C’est une menace pour l’Europe. C’est une rupture pour les Biélorusses, « qui voient l’armée russe s’implanter dans (leur) pays : « Nous considérons le Bélarus comme un pays occupé. Loukachenko l’a livré à la Russie pour attaquer […] notre voisin fraternel, l’Ukraine », déclarait la dissidente Olga Karatch, au Forum démocratique du Bélarus, qui s’est tenu à Vilnius (Ouest-France article cité).
La dissidence biélorusse ressurgit, elle qui en 2020 avait occupé la rue pour protester contre les élections truquées ayant permis au dictateur de maintenir son pouvoir.
L’opposition en Biélorussie a désormais trois formes ;
Une forme non-violente, comme la prône Olga Karatch : L’usage de la force. « ce serait une faute […]. Nous devons rester fidèles à notre principe de non-violence sinon Poutine aura gagné en changeant nos valeurs … » Ouest-France ,article cité. Mais L’opposition démocratique est affaiblie par la persécution. Les prisonniers politiques sont nombreux et beaucoup de démocrates ne voient de salut que dans l’exil.
Andreï Bastunets est un journaliste qui se bat pour faire vivre le pluralisme dans un pays s’éloignant de plus en plus des standards démocratiques. La Croix lui a consacré un article le 21 août « …je demande juste à pouvoir faire mon métier, répète le journaliste. Je veux l’exercer comme on me l’a appris à mes débuts il y a trente ans, à l’époque de la perestroïka… Bon, c’est vrai que c’était un autre siècle… »
D’autres ont choisi la force. « Les Biélorusses sont nombreux à avoir rejoint la résistance ukrainienne, tantôt en prenant les armes, tantôt en organisant des sabotages contre la dictature d’Alexandre Loukachenko, plus que jamais à la solde du Kremlin. » [3].
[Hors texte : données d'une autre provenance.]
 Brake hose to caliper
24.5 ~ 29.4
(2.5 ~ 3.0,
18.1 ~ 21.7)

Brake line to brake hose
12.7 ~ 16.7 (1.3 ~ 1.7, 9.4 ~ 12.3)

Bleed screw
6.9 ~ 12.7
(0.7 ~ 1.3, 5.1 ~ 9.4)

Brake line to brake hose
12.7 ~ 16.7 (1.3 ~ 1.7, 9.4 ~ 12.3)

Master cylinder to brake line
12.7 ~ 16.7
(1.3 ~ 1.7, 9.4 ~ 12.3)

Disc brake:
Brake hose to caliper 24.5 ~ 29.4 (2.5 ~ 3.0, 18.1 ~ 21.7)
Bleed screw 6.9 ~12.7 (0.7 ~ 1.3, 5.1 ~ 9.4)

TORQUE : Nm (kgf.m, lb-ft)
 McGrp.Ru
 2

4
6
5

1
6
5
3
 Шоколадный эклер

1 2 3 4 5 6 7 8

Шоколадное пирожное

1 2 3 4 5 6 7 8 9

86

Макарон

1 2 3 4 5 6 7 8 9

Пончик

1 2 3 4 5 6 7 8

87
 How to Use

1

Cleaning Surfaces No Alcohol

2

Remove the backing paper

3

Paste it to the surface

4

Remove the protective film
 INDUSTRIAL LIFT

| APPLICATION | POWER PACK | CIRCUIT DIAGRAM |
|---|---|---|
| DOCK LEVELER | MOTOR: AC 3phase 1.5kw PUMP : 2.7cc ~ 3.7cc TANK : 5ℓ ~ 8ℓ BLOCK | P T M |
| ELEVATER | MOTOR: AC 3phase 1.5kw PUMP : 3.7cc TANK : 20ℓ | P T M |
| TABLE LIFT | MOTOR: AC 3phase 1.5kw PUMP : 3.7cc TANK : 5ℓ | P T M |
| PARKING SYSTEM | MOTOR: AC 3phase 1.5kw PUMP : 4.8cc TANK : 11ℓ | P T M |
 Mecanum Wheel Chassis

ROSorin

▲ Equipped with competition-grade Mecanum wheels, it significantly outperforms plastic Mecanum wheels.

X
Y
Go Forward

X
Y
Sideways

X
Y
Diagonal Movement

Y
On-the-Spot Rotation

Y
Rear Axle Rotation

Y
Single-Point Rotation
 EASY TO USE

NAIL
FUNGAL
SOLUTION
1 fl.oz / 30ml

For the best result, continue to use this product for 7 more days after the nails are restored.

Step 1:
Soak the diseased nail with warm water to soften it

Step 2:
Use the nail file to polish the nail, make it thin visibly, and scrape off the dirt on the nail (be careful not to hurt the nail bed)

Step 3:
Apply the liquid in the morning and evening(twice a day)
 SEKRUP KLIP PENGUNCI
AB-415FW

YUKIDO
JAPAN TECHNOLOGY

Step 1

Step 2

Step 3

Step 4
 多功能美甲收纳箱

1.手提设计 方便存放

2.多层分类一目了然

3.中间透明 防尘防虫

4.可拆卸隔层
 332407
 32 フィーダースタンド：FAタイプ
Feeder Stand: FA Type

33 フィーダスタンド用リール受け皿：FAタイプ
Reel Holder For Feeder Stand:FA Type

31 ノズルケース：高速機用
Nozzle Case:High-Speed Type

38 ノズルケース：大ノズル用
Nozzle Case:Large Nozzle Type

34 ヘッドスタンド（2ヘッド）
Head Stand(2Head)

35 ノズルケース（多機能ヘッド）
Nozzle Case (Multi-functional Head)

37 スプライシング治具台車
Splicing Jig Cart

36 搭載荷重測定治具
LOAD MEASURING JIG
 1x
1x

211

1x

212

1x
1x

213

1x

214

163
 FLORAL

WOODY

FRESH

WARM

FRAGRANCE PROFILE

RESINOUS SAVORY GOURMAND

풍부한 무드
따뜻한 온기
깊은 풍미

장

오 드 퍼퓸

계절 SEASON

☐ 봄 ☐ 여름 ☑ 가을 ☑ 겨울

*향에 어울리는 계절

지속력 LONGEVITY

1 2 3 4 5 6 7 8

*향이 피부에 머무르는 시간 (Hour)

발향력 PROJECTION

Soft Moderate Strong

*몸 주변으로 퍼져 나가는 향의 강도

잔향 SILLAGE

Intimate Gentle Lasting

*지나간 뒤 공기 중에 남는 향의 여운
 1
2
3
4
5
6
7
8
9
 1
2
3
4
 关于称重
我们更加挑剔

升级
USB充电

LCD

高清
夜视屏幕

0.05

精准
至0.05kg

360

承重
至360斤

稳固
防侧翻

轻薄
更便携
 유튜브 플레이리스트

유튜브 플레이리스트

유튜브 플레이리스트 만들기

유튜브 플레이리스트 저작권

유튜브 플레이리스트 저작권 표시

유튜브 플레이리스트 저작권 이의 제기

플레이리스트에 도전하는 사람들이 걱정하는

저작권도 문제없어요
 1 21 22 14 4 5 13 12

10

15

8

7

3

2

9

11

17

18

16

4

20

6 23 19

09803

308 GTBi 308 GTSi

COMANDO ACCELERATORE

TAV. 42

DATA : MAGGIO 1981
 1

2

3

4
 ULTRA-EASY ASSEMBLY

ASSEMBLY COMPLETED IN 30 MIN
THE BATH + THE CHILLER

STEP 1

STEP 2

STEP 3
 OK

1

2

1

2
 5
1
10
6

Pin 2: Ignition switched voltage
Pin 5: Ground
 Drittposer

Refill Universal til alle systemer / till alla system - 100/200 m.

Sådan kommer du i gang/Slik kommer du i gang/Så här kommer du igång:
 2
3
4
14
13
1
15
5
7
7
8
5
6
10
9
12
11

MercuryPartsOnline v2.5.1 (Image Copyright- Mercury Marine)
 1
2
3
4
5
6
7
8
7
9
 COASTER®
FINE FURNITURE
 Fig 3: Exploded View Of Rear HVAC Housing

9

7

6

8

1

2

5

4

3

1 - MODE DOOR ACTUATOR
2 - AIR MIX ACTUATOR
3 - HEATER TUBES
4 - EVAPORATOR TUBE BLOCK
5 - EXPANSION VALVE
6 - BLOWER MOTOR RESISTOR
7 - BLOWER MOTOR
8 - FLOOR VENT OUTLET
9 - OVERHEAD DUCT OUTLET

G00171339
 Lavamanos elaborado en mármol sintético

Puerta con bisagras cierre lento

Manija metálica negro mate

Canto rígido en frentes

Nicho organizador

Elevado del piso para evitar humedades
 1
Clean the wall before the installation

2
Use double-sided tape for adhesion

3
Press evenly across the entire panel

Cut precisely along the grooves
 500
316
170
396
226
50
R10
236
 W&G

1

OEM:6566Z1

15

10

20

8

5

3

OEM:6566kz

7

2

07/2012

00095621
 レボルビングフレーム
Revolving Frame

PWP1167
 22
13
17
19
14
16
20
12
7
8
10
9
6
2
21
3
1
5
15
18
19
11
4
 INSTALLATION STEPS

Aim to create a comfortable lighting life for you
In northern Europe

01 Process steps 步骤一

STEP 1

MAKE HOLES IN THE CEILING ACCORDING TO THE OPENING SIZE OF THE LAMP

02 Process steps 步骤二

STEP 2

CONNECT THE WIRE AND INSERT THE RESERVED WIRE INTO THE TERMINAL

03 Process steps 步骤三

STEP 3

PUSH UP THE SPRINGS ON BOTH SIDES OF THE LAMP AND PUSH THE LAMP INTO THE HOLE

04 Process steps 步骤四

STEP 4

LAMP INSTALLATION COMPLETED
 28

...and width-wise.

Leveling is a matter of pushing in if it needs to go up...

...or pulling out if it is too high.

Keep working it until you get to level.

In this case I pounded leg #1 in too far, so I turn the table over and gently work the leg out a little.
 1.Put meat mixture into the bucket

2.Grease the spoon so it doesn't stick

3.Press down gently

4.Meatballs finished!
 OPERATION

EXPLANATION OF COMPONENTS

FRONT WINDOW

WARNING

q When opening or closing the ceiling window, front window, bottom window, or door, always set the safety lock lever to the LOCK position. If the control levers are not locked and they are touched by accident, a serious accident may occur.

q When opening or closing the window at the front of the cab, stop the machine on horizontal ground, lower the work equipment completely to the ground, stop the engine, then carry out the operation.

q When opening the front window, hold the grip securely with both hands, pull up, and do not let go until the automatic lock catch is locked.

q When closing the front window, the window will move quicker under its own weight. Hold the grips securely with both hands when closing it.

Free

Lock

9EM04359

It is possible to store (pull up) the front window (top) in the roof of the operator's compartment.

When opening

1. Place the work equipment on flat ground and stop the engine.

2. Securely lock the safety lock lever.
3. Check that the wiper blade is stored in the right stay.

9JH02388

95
Les volontaires biélorusses regroupés dans le bataillon Kastous Kalinowski ont été reconnus comme régiment par l’armée ukrainienne. C’est le plus grand régiment étranger de l’armée ukrainienne. Sa base arrière est en Pologne. C’est aussi à Varsovie où à Vilius que se réfugient les opposants menacés par le dictateur biélorusse. La plupart des anciens « pays de l’Est » redoutent l’expansionnisme grand russe et l’ami de Poutine ne jouit pas d’un grand appui populaire, écrit Le Devoir. La majorité des Biélorusses n’a pas le sentiment d’appartenir à un empire qui devrait étendre ses territoires sur les pays voisins. Ils considèrent plutôt que le sort de leur pays et celui de l’Ukraine sont liés, et que se battre avec la résistance ukrainienne, c’est défendre la démocratie chez eux.